Latinoware 2010


Paw Prints: Writings of the maddog

Nov 10, 2010 GMT
Jon maddog Hall


I am at Foz do Iguaçu, Brazil, attending a conference called Latinoware. Of course I am seeing a few old friends and many new ones, but I am also happy to report that the facilities for Latinoware, which is held on the grounds of the Itaipu hydro-electric plant, have been upgraded to be a very comfortable conference facility. There is a good-size exhibition hall, many different rooms for the different talks, and is well laid out.



The conference attendees are even more diverse this year than past years, with people from Brazil, Paraguay, Chile, Peru, Argentina, Venezuela, Colombia, Uruguay and other South American countries.



Early (for me) in the morning I attended a great talk on the Arduino given by my friend Álvaro Justen,

A great talk by my friend Alvaro Justen

and even though the talk was in Portuguese, I still managed to understand quite a bit and learned a thing or two. I also got to see some different Arduino units that I had only read about or seen on the Internet. Álvaro braved to do something that I would not normally do, which was to pull a small robot out of a box, and actually have it run during his presentation. This might not have been so breathtaking, but the robot consisted of a Wii controller, a breadboard with wires stuck into (and falling out) of it, and a mechanical “drive” made up of a speaker that could “squeak” and two motors just barely stayed attached to two wheels.

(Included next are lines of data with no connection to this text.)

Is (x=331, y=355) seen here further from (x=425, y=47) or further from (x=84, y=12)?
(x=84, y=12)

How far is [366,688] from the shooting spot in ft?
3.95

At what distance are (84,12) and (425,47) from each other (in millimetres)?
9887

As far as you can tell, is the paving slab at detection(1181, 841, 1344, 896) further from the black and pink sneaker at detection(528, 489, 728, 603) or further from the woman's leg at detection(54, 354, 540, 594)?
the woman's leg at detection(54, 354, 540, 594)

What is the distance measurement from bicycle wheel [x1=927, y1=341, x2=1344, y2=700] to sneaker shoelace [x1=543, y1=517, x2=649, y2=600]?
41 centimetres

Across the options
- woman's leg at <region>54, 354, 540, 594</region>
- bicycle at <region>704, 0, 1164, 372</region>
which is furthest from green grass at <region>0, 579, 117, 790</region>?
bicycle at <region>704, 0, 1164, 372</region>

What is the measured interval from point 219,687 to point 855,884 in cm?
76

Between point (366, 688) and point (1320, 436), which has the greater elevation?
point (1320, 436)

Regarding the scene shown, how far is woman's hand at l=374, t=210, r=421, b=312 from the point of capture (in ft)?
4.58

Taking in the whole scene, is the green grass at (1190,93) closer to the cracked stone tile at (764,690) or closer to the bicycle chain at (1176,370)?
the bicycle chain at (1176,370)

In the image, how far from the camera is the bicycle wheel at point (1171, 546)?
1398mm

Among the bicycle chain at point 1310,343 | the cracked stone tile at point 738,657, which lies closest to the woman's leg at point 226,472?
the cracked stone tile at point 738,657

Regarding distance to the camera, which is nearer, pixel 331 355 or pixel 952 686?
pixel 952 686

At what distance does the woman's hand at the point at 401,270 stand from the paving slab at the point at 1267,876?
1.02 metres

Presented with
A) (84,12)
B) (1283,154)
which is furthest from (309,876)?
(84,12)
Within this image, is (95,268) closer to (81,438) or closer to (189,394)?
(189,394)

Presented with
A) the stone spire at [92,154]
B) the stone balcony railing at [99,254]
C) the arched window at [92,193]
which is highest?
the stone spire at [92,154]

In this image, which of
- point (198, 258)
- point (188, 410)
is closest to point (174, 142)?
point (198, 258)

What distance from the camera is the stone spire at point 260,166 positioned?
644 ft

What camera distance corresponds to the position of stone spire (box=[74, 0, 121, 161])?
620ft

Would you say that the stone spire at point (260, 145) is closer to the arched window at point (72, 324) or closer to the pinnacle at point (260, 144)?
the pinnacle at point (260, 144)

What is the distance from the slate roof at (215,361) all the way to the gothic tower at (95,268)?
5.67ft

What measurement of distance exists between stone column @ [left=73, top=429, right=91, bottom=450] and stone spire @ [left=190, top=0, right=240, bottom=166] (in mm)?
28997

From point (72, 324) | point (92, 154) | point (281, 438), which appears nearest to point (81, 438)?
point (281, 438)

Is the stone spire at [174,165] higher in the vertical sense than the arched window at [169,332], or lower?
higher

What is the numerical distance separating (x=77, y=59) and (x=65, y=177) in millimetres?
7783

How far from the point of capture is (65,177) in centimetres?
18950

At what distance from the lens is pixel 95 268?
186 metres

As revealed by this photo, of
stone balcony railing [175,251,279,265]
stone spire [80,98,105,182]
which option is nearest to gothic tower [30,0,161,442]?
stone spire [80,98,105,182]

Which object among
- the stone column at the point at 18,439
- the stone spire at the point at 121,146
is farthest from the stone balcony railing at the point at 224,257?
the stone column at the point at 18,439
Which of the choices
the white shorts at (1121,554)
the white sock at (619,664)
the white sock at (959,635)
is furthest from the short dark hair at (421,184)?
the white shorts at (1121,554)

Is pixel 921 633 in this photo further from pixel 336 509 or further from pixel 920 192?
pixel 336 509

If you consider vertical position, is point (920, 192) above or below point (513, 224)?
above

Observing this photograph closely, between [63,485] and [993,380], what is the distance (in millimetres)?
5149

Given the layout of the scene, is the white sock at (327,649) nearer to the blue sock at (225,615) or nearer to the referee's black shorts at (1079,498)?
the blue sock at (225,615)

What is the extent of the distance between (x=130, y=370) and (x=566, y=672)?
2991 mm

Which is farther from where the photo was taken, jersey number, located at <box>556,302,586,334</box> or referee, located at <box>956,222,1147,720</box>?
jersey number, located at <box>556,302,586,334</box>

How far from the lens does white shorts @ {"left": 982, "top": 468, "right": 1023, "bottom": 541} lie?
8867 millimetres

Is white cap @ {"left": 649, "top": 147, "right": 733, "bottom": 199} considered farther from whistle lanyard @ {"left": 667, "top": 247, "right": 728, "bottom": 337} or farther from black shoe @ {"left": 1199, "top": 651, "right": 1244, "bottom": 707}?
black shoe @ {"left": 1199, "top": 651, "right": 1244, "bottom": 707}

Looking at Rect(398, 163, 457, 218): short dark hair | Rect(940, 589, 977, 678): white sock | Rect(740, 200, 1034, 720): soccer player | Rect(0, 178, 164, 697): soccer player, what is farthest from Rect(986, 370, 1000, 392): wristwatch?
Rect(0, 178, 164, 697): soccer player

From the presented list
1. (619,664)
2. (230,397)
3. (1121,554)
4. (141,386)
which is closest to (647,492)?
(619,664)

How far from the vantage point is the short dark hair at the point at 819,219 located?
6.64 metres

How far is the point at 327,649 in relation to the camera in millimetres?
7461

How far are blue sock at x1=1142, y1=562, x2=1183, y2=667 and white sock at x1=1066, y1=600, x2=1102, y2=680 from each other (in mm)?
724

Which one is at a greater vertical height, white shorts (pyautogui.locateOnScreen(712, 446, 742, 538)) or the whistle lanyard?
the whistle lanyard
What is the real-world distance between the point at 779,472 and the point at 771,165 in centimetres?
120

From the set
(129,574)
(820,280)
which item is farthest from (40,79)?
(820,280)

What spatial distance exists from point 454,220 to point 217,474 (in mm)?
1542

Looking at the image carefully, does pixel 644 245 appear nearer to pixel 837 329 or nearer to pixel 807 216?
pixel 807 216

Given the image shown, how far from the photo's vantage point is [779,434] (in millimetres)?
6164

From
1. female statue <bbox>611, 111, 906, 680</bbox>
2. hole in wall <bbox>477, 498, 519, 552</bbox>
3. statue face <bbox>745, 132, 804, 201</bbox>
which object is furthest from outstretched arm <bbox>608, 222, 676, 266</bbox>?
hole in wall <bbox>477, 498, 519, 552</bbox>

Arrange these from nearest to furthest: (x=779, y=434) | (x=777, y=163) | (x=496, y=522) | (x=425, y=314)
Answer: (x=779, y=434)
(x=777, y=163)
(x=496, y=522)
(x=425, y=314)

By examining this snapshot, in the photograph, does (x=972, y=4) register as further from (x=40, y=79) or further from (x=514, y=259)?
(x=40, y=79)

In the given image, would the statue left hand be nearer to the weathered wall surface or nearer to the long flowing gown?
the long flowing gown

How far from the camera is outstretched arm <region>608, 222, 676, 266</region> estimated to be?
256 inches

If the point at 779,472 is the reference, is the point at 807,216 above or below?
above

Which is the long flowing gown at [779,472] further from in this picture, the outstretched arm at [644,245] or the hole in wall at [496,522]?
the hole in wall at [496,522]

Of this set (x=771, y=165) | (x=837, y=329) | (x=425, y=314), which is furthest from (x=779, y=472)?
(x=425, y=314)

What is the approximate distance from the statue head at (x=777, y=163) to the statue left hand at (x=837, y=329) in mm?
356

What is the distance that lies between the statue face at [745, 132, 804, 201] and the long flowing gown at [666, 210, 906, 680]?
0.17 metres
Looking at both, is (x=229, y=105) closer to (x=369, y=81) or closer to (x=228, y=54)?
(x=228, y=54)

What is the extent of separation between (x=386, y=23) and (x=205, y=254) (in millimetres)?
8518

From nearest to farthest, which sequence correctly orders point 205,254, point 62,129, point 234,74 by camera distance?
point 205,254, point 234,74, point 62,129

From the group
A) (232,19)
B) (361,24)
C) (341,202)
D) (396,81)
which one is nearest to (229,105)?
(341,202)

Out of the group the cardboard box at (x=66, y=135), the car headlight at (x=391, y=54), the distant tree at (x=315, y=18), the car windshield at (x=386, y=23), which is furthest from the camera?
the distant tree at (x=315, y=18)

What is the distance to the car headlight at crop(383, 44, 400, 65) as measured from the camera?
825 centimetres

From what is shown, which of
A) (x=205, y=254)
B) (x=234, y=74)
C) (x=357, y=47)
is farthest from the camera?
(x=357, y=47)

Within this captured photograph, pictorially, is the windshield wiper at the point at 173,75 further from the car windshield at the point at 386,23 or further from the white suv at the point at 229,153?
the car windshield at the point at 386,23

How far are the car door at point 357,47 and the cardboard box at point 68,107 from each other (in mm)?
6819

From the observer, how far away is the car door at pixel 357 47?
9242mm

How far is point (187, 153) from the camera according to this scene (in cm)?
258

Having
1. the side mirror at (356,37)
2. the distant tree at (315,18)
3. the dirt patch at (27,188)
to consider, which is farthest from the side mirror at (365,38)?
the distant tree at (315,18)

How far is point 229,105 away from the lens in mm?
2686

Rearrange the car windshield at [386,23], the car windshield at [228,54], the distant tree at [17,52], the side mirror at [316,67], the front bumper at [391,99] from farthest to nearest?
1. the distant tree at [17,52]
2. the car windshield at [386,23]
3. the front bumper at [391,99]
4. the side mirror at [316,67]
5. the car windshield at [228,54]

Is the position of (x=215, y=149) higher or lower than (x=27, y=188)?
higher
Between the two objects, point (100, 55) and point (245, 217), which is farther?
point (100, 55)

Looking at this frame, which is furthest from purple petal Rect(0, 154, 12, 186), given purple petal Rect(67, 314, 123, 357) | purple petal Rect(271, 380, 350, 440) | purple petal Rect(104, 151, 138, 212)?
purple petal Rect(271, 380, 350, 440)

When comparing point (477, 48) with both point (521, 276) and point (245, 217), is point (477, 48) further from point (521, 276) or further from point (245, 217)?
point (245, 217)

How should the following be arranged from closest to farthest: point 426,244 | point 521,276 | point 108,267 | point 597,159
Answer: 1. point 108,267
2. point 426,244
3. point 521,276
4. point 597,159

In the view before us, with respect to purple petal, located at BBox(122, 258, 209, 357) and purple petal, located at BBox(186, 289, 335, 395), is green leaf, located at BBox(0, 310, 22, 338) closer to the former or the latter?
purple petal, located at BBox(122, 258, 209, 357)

The awesome Arduino-driven robot

In fact one wheel kept falling off, but Álvaro kept putting it back on. Álvaro had to reposition several of the wires and then tape them down with scotch tape in order to keep them in place while the robot was working. It definitely looked like a “hack”.....but it worked.



The rest of the day I spent talking to people about Project Caua, autographing Linux(Pro)Magazines at the Linux New Media booth and working on this blog.



Tomorrow I am going to make sure I see the talk by Doug McIlroy, the person credited with the development of pipes and filters and the concept of macros. I have known Doug personally for a couple of years, and he is both a distinguished computer scientist and a really nice guy.